Ellos se doblan sobre las cajas
exportables de calor
que consumen países
embriagados de incendio.
Sólo a mediodía llega la tribu
de los caras de tigre –buscan su antigua edad
de oro entre las ratas muertas por el soplo
de cuernos del carburo que madura los plátanos.
Puede ser que sobre el agua comience
verdaderamente
el infierno.
Comiencen verdaderamente
los altos martirios.
Puede ser que en las brillantes dársenas
de las hogueras
un hombre aspire
alimentar
los insectos del bosque.
Un hombre intente estrangular con el sexo
los fuegos verdes que se hinchan
como la semilla de bestias
cuyo interior de vendaval resguarda
las grandes alas dicotiledóneas del trópico.
¿qué manda el amo? gritan niños
melancólicos en las noches de barro.
Bajo su loco sol de techo de langosta
la ciudad
oye también
su propio nacimiento.
Alrededor de los cocales crecía
y daba vueltas como un asno pequeño.
Alrededor del templo de los asaltantes crecía.

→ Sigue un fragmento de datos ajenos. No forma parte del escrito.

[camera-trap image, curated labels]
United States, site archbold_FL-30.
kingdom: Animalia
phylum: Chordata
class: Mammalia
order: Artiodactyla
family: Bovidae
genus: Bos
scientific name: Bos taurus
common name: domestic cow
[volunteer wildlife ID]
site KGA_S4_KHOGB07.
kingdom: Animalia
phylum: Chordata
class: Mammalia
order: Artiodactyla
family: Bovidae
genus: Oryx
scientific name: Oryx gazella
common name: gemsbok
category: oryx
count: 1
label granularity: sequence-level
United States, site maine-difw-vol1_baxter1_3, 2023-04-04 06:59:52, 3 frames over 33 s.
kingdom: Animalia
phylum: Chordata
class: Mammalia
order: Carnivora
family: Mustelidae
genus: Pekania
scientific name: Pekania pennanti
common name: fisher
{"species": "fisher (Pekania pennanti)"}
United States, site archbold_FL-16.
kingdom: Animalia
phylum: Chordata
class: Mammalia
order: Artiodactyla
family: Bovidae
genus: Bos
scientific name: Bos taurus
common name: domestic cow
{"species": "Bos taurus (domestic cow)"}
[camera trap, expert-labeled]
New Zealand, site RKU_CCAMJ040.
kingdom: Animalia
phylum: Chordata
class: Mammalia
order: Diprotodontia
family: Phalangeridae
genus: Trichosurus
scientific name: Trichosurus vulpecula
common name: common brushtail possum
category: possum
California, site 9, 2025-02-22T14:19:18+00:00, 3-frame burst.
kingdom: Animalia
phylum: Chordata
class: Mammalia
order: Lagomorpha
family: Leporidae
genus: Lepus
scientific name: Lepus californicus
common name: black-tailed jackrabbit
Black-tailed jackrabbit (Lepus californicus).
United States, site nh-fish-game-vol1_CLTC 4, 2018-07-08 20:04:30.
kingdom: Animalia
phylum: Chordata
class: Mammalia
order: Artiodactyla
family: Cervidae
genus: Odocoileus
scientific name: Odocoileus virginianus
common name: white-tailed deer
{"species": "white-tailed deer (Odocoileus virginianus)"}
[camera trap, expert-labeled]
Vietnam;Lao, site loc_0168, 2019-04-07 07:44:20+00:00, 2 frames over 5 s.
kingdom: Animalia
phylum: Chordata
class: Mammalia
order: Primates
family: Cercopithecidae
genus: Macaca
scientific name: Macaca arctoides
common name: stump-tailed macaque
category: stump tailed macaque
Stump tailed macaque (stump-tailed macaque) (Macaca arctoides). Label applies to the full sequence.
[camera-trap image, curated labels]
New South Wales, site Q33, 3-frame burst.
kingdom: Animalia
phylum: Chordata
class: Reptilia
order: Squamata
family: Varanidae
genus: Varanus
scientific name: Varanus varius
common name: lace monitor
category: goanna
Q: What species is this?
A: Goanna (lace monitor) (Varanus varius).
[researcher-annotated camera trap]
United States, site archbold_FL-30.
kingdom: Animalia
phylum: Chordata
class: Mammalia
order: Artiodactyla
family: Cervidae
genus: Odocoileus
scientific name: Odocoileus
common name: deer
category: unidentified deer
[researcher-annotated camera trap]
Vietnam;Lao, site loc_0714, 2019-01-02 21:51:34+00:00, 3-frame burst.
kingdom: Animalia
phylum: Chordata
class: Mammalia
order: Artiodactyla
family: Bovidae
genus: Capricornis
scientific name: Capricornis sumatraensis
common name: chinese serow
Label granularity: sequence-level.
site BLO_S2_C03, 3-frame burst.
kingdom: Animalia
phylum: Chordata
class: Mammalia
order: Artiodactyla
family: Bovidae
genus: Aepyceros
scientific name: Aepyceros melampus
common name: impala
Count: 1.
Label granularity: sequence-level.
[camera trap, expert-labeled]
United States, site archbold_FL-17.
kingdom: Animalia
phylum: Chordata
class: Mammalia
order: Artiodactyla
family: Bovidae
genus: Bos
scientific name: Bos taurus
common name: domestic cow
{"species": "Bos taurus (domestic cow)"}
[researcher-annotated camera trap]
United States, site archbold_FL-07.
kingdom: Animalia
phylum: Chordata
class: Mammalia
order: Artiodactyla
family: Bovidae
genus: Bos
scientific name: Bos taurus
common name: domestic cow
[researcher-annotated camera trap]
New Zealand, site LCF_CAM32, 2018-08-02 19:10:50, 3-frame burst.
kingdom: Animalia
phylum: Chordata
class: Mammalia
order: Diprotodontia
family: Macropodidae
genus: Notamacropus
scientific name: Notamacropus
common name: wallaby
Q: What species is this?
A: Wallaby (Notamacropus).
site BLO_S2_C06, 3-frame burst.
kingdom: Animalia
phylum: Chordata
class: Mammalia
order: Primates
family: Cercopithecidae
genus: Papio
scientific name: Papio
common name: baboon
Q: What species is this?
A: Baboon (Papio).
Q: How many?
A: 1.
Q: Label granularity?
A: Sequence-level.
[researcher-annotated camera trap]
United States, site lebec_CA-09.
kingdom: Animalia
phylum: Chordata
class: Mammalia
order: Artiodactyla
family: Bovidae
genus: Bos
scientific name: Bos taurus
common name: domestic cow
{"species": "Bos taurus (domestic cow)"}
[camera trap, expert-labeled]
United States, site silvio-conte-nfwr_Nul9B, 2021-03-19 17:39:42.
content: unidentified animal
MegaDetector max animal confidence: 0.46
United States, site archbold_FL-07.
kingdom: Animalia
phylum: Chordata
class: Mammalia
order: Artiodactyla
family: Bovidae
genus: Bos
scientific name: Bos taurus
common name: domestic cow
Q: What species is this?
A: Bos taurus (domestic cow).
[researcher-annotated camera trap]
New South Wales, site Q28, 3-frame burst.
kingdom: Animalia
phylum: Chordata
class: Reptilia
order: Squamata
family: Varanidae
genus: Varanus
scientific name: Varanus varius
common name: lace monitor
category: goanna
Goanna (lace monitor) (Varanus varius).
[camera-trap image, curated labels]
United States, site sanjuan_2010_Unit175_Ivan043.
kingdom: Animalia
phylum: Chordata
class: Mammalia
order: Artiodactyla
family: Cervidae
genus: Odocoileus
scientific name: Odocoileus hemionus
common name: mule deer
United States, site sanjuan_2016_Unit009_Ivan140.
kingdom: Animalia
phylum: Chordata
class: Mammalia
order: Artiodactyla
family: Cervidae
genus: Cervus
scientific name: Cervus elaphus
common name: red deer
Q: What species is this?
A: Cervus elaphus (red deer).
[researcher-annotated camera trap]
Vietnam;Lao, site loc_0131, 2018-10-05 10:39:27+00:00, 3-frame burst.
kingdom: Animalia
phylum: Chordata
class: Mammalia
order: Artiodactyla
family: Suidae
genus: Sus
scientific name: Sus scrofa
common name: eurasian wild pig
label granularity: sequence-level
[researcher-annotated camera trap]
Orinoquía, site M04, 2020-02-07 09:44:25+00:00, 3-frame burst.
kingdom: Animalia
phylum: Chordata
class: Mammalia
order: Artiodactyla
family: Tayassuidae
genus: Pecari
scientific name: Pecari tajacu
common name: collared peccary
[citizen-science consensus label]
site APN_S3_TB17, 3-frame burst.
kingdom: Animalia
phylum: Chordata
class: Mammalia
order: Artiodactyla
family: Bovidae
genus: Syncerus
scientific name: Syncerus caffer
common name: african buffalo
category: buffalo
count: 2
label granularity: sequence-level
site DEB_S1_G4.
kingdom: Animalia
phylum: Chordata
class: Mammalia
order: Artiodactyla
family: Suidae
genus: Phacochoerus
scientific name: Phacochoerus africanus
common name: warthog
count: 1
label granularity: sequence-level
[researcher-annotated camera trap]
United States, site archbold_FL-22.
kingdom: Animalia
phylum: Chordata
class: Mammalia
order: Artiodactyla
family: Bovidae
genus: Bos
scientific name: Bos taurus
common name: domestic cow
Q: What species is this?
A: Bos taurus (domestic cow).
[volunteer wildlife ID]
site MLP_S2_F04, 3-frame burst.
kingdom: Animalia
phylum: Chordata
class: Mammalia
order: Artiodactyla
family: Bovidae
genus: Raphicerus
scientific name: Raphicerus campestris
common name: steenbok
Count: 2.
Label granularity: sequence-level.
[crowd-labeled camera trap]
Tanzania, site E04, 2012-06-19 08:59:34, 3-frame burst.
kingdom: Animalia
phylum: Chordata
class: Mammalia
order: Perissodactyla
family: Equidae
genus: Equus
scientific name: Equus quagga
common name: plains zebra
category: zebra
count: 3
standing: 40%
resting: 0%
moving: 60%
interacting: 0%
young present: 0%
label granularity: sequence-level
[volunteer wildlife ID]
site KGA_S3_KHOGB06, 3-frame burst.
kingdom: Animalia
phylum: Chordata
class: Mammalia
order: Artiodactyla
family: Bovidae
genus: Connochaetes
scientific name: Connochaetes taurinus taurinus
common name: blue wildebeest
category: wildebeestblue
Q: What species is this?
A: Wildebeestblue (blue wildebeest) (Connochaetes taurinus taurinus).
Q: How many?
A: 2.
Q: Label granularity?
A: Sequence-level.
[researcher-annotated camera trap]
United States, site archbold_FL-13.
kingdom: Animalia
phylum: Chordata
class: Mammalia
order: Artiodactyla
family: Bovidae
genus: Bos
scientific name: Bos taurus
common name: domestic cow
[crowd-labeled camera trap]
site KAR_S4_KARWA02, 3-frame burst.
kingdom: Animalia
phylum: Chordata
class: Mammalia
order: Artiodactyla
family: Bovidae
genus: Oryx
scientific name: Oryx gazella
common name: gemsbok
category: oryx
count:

Alrededor del fuego de las ciénagas.
Crecía alrededor de los mineros desolados
dentro de sus esqueletos
con órbitas de linternas agónicas.
La ciudad crecía –crece siempre
alrededor de víctimas doradas.
De muertos que rodean sus memorias
con violetas bucales. Crece sólo alrededor
de las excavaciones
donde suelen esconderse
para siempre los muertos.
Mi país rumía en secreto
el agua de los desastres.
Bajo ese sol de piel negra una isla
se construye por sí sola en el alba.
De lo alto de la selva
parte ríos de naranjas purpúreas.
Parten avalanchas muertas de animales de peltre.
Camina la espadaña
con sus patas
de ciempiés limoso.
Entonces una isla no es un nido
de corales
benditos.
No es una puerta abierta hacia la luna
que maneja con siniestros hilos
desde todos los cielos la crueldad del relámpago.
Una isla es el centro
desconocido
de la zona en acecho.
Gordos espádices sostienen
los huevos luminosos
de una fauna sombría.
Y al final sólo una historia sin sentido
Llega a delatar el velorio
de la mujer siempre anciana
con que el rancho gramíneo podía participar en la fiesta.
¿Qué manda el amo? gritan niños melancólicos
en las noches de barro. Se escribe M
delante de B y P como en la palabra Constantinopla.